The Invisible Collapse: How AI Model Deprecation Threatens Public Infrastructure

Title: The Invisible Collapse: How AI Model Deprecation Threatens Public Infrastructure

By Rebecca Maehlum


Introduction

Across governments and institutions worldwide, artificial intelligence is quietly integrating into critical public systems. From chatbots that guide citizens through legal forms to classifiers sorting public health data, AI models have moved from experimental pilots to core components. But as these models become embedded, a dangerous new kind of fragility is emerging — one that few recognize and even fewer are prepared for: model deprecation.

AI models, especially those accessed via APIs like OpenAI’s GPT series, operate on rapid development cycles. When a version is deprecated, it is often retired completely — with no fallback, no silent downgrade, and no public record of where it was used. For modern infrastructure that quietly relies on these models, this creates a systemic risk: invisible collapse.


Legacy Systems Weren’t Built for Drift

Most government and institutional tech runs on legacy architecture. Mainframes, COBOL, unpatched APIs, and data systems built before the internet are still deeply embedded in everything from tax collection to healthcare to justice systems. These systems are:

  • Rigid
  • Fragile
  • Difficult to update

When AI is introduced into these environments — often through middleware, vendor tools, or pilot integrations — it is rarely monitored at the model level. Developers might pin a specific model version (e.g., gpt-4-0613), which will work until the day it doesn’t. Once OpenAI or another provider retires that model, the system will simply fail.

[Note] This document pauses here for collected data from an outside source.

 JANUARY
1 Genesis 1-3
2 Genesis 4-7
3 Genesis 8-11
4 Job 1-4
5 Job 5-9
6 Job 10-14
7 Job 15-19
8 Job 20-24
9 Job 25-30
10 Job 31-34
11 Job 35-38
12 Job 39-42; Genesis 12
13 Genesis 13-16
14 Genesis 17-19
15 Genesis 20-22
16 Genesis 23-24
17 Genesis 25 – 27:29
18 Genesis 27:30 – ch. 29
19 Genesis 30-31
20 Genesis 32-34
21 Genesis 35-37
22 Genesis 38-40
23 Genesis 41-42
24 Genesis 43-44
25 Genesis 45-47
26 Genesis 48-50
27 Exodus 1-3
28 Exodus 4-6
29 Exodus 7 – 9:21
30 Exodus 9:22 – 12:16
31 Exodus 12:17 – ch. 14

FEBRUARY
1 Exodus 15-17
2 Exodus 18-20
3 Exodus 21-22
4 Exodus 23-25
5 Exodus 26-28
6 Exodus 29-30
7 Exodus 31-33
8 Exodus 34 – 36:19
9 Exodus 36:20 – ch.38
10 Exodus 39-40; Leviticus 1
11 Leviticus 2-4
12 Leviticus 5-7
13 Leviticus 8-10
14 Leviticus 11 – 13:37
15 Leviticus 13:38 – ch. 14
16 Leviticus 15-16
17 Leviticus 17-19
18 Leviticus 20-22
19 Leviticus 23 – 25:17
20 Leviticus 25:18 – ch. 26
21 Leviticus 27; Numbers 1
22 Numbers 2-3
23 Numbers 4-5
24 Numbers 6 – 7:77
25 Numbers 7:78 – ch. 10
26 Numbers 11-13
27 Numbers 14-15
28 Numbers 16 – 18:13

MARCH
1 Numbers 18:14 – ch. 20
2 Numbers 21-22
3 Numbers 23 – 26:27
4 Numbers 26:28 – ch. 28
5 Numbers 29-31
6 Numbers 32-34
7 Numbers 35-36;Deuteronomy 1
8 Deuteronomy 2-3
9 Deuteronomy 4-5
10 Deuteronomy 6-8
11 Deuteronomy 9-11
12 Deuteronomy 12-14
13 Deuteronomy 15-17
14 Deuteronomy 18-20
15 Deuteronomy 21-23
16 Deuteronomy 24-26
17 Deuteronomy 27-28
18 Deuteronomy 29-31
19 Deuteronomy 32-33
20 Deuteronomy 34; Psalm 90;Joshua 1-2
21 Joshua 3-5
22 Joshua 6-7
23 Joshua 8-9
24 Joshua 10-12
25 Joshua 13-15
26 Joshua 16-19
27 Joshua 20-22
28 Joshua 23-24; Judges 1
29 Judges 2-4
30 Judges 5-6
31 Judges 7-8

And it won’t fail loudly. It will fail silently or incorrectly:

  • A chatbot stops answering certain queries
  • A report generator produces blank sections
  • A classifier labels things wrongly without explanation

In the worst cases, no one realizes what’s broken until harm is already done.


What Model Deprecation Actually Means

When a model version is deprecated, here’s what happens:

  1. API calls return hard errors (model_not_found, 404, etc.)
  2. There is no fallback unless the developer has coded on
  3. Even version aliases (like gpt-4) can change behavior silently when repointed to a new underlying model
  4. The calling system may misinterpret newer outputs if structure changes

In short: a dependency the system can’t see just disappears or mutates.


Why It’s a Governance Issue

This isn’t just a technical problem. It’s a governance blindspot:

  • Who is tracking which model versions are being used?
  • Who is accountable for model monitoring in production tools?
  • What fallback plans exist for model deprecation?

Right now, in most institutions, the answer is: no one.

This creates significant public risk:

  • Misinformation from drifted model behavior
  • Delays in critical services from silent failure
  • Legal liability if systems provide incorrect outputs

What Needs to Happen

To prevent systemic risk, we need immediate action on multiple fronts:

  1. Model Version Auditing
  • Require explicit documentation of all model dependencies
  • Include model version tracking in software audits

2. Vendor Transparency

  • Mandate disclosures from AI vendors about deprecation schedules
  • Require changelogs for model behavior changes

3. Fallback Infrastructure

  • Design alternate logic for when a model fails or vanishes
  • Build model-agnostic layers where possible

4. AI Standards in Public Infrastructure

  • Extend cybersecurity and infrastructure standards to cover AI lifecycle management
  • Encourage NIST, ISO, and others to address version deprecation in AI risk frameworks

Conclusion

AI isn’t just experimental anymore. It’s infrastructure. And like any infrastructure, it can rot, break, or disappear. Model deprecation isn’t a rare event — it’s scheduled. And when it happens inside legacy systems that no one has audited for AI dependence, the results will not be theoretical.

The good news? This risk is visible now. It can be addressed, if you start paying attention. When is the current version of what your API runs on being replaced and the big question is if you moved it to the next version yet, because there’s a big one coming in February. 

The only solution is if we stop treating AI like magic, and start treating it like code that needs maintenance, governance, and resilience planning — especially when the public depends on it.